After finding the line with "phylum: Chordata" in the entries below, copy that line and each one after it exactly, through the last line, and omit pictures.

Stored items
-=-=-=-=-
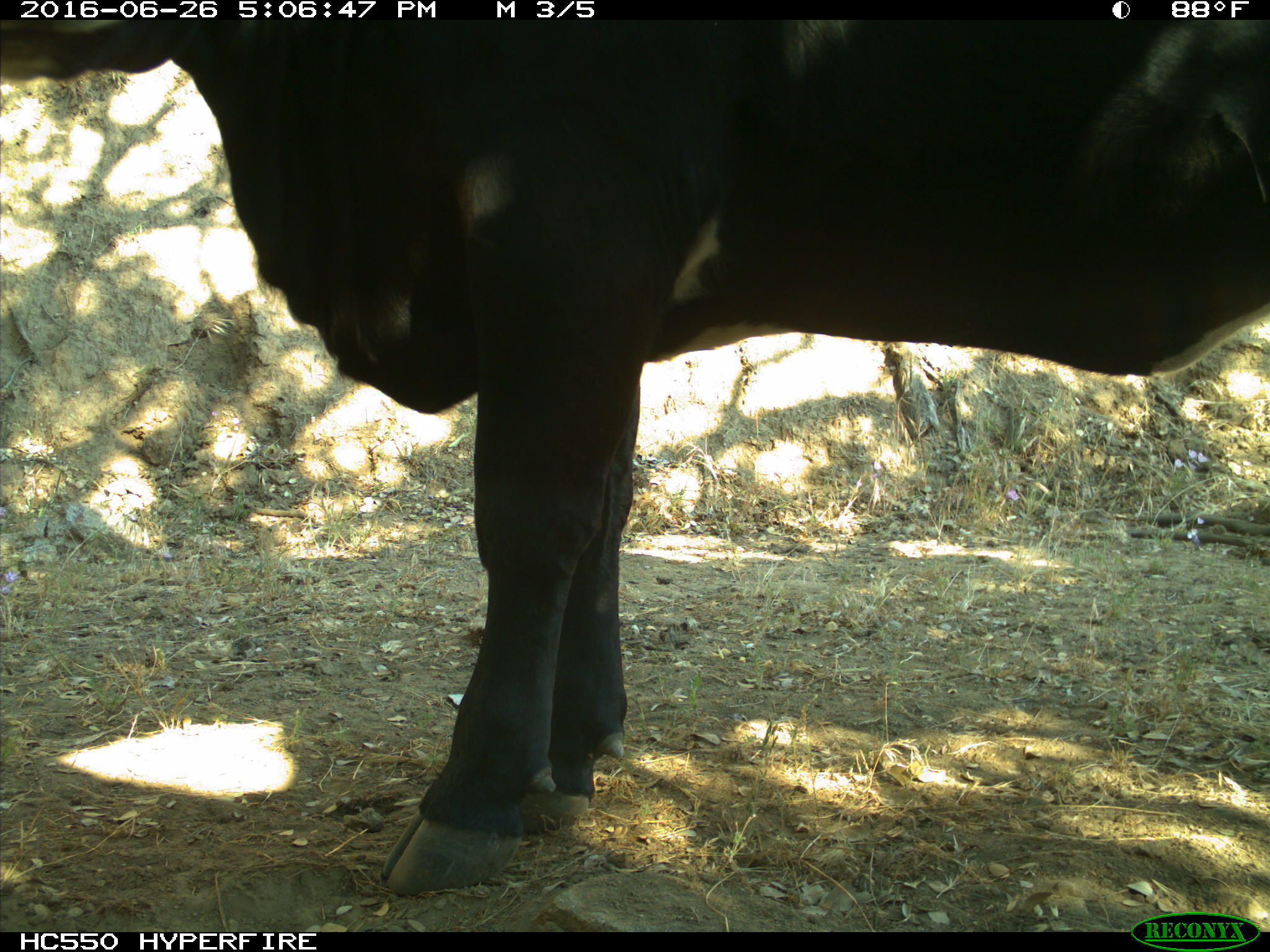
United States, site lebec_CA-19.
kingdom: Animalia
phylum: Chordata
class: Mammalia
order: Artiodactyla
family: Bovidae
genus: Bos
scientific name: Bos taurus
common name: domestic cow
Bos taurus (domestic cow).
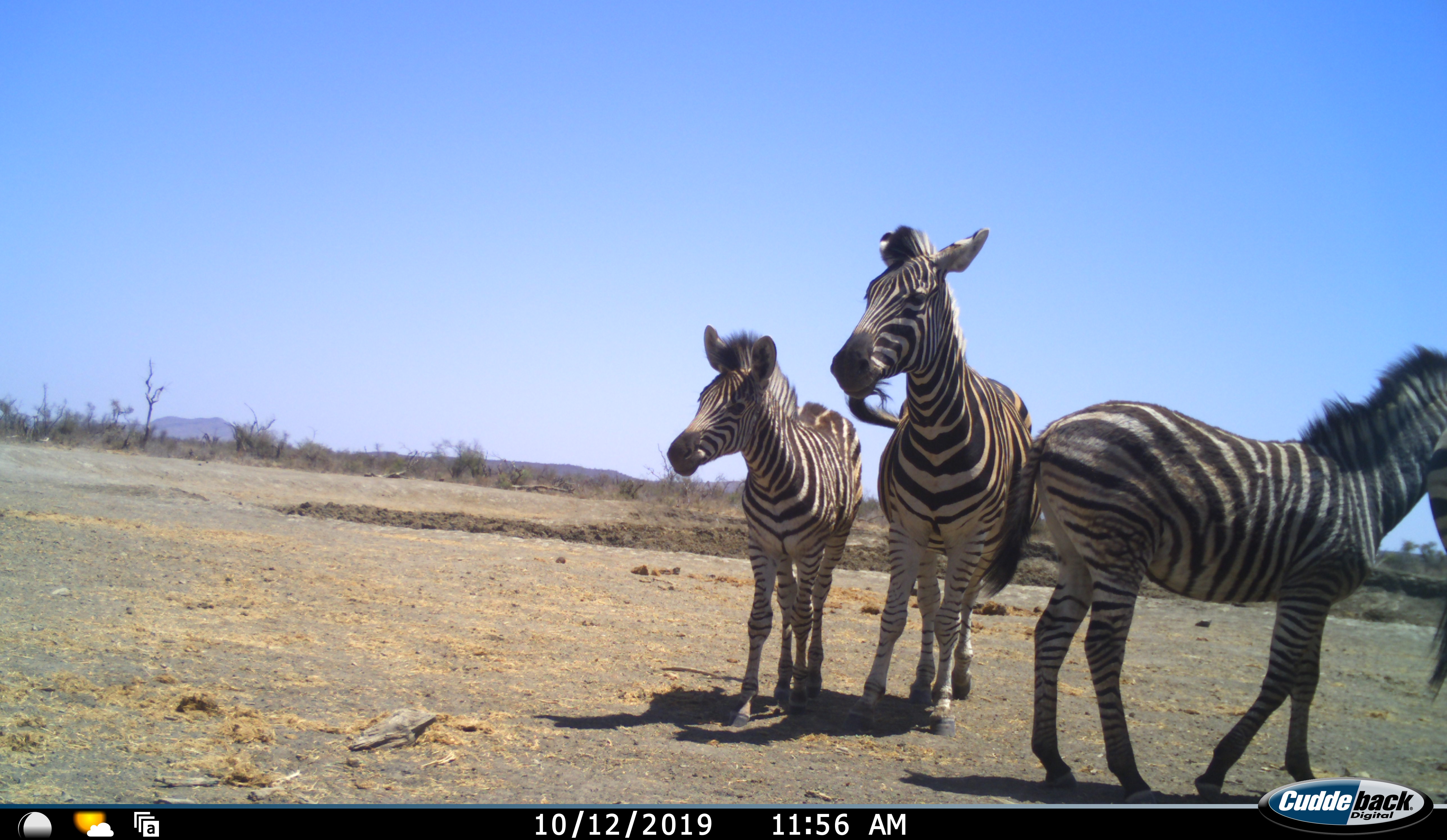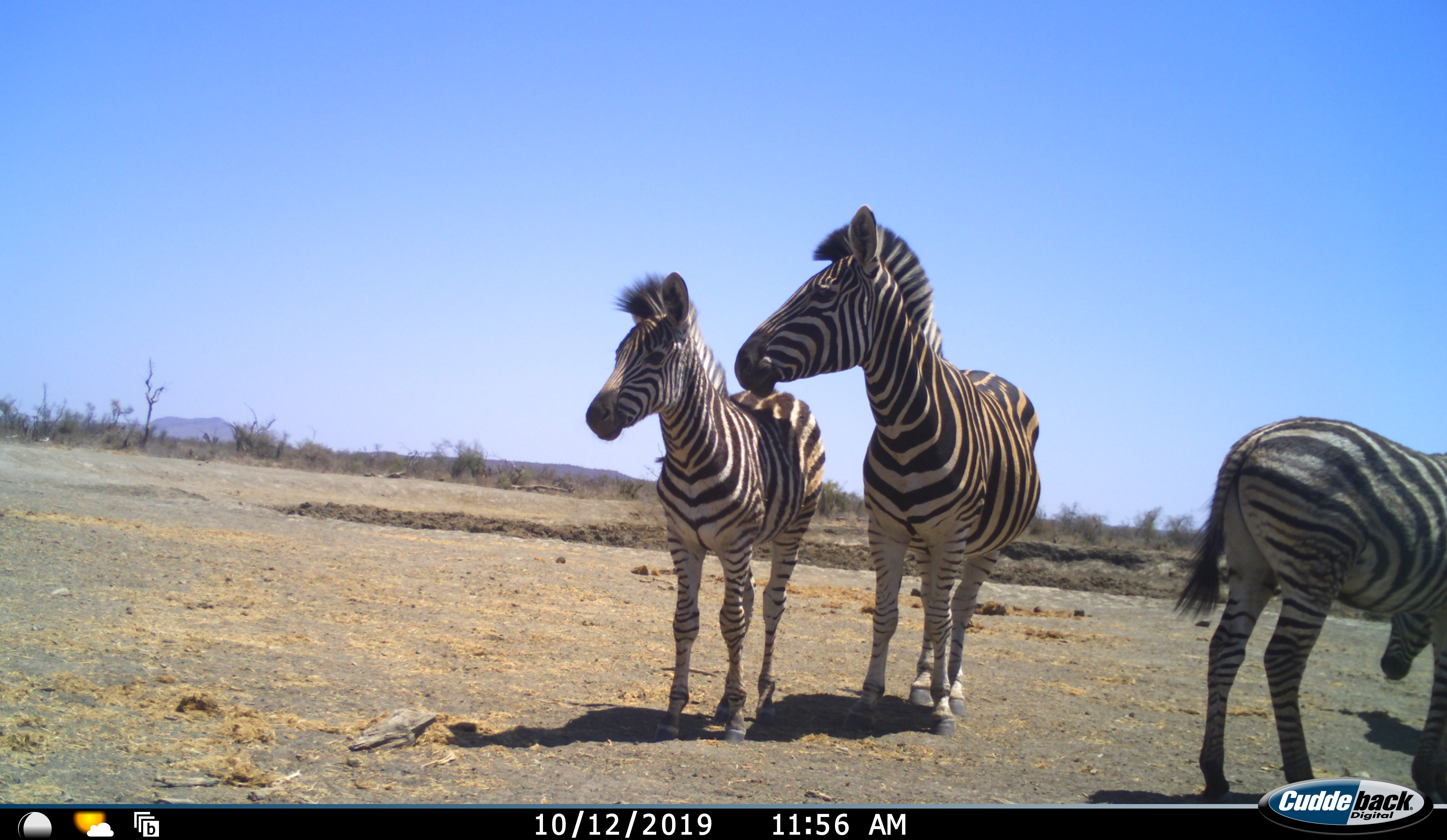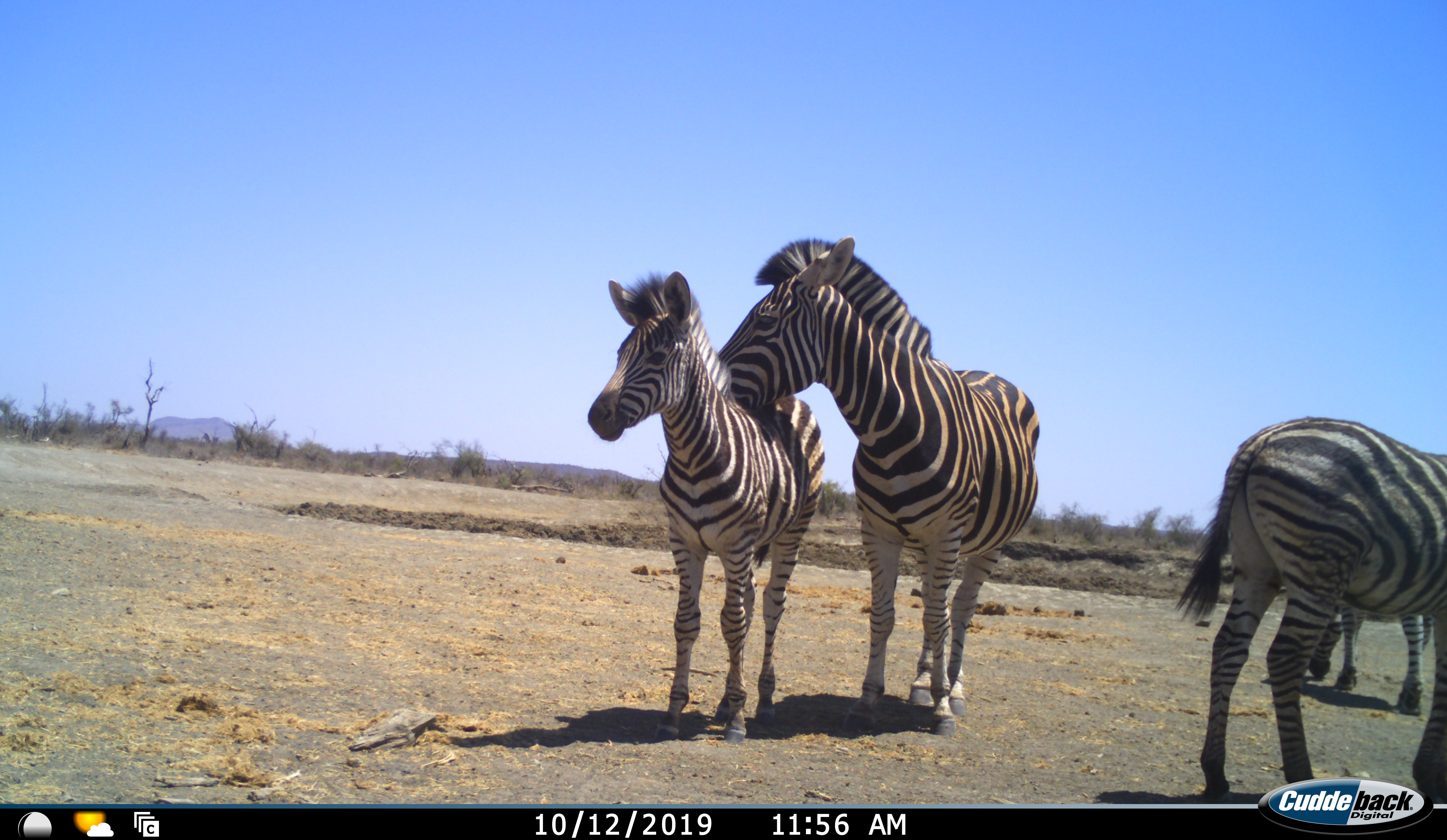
-=-=-=-=-
Solution for this problem →
phylum: Chordata
class: Mammalia
order: Artiodactyla
family: Bovidae
genus: Bos
scientific name: Bos taurus
common name: domestic cow
Bos taurus (domestic cow).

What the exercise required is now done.